Fitzpatrick, seated at the dining room table of her family's English farmhouse, stares at her friends that have been cooked and served on a dinner plate. She's 14 and her farmer father has slaughtered and prepared a Christmas Day feast that includes the three geese that Sonya had telepathically spoken with on a daily basis.

Decades after the Association for Research and Enlightenment, founded by the psychic Edgar Cayce, claimed it discovered the possibility of human-animal communications, Fitzpatrick says she was naturally talking to animals. She grew up surrounded by free-range chickens, pigs and ducks in the English countryside, where her father and uncle owned farms. Fitzpatrick grew especially close to Daisy, Primrose and Buttercup, a trio of fowl she would tell to show up outside of the school gate so that they could walk her home from class.

Because of Fitzpatrick's rural upbringing, she bore witness to all sorts of farm killings. When this happened, she could feel the pains that the animals were suffering. To this day, when she's performing a psychic reading for a pet that has died, she'll feel its physical discomfort.

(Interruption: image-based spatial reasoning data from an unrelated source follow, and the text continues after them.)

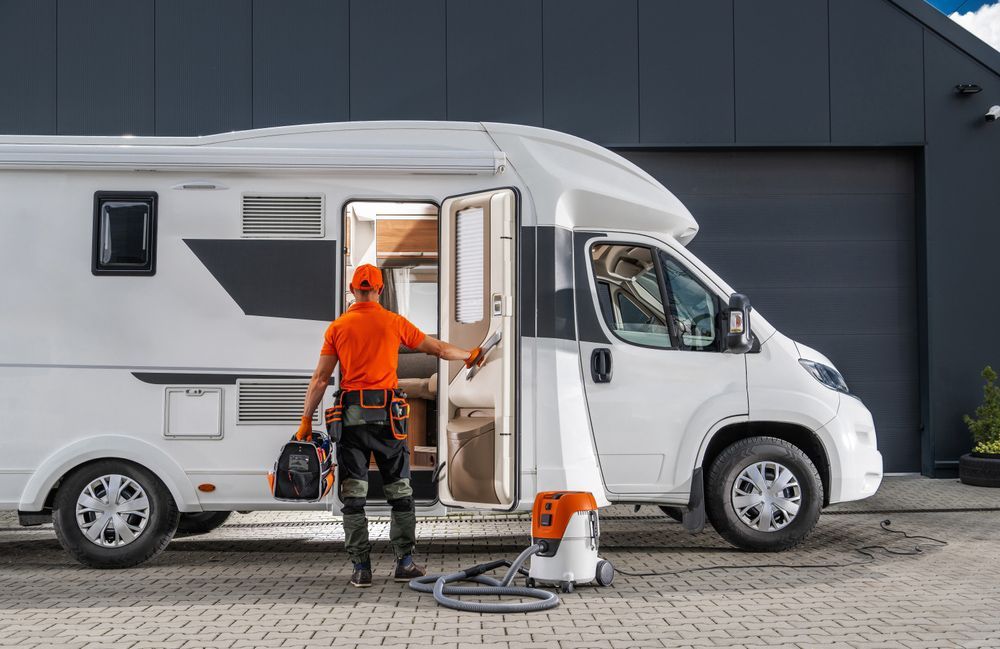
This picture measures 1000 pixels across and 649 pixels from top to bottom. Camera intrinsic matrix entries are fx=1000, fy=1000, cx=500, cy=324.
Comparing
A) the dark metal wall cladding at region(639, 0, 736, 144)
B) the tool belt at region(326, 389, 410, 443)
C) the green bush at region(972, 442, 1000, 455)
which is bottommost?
the green bush at region(972, 442, 1000, 455)

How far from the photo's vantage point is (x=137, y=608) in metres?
5.55

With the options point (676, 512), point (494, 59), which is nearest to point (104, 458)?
point (676, 512)

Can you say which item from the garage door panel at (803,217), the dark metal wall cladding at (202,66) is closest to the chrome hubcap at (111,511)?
the dark metal wall cladding at (202,66)

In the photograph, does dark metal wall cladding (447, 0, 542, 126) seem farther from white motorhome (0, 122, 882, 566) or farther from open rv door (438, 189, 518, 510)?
open rv door (438, 189, 518, 510)

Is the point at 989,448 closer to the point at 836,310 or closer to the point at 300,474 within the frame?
the point at 836,310

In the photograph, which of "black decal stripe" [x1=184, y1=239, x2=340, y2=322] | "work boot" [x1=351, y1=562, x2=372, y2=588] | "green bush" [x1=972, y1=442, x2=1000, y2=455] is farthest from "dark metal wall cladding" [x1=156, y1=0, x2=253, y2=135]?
"green bush" [x1=972, y1=442, x2=1000, y2=455]

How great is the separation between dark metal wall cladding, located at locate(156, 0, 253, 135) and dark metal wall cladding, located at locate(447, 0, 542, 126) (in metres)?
2.53

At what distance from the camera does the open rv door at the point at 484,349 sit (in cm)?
660

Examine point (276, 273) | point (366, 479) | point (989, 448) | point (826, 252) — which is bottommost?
point (989, 448)

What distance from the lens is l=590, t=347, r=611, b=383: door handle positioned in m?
6.90

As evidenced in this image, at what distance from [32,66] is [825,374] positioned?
9.99 metres

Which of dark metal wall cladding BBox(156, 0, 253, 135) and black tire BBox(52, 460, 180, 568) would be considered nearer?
black tire BBox(52, 460, 180, 568)

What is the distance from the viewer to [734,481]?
23.1 feet

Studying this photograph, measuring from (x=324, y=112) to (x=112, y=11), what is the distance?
285 cm
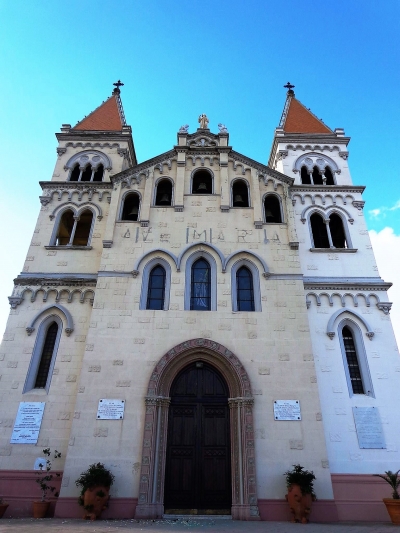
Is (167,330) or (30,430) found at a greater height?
(167,330)

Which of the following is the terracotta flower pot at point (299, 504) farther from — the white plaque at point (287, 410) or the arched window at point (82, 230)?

"If they couldn't walk, I would feel that, too," says Fitzpatrick, who extends her arms to demonstrate that, during pet psychic sessions, they model an animal's front legs while her legs are a pet's hindquarters. "I'll feel a discomfort in my abdomen area if they had a problem with the stomach. If they had a nail cut too short, I would feel discomfort in my nail. I use every part of my body, really.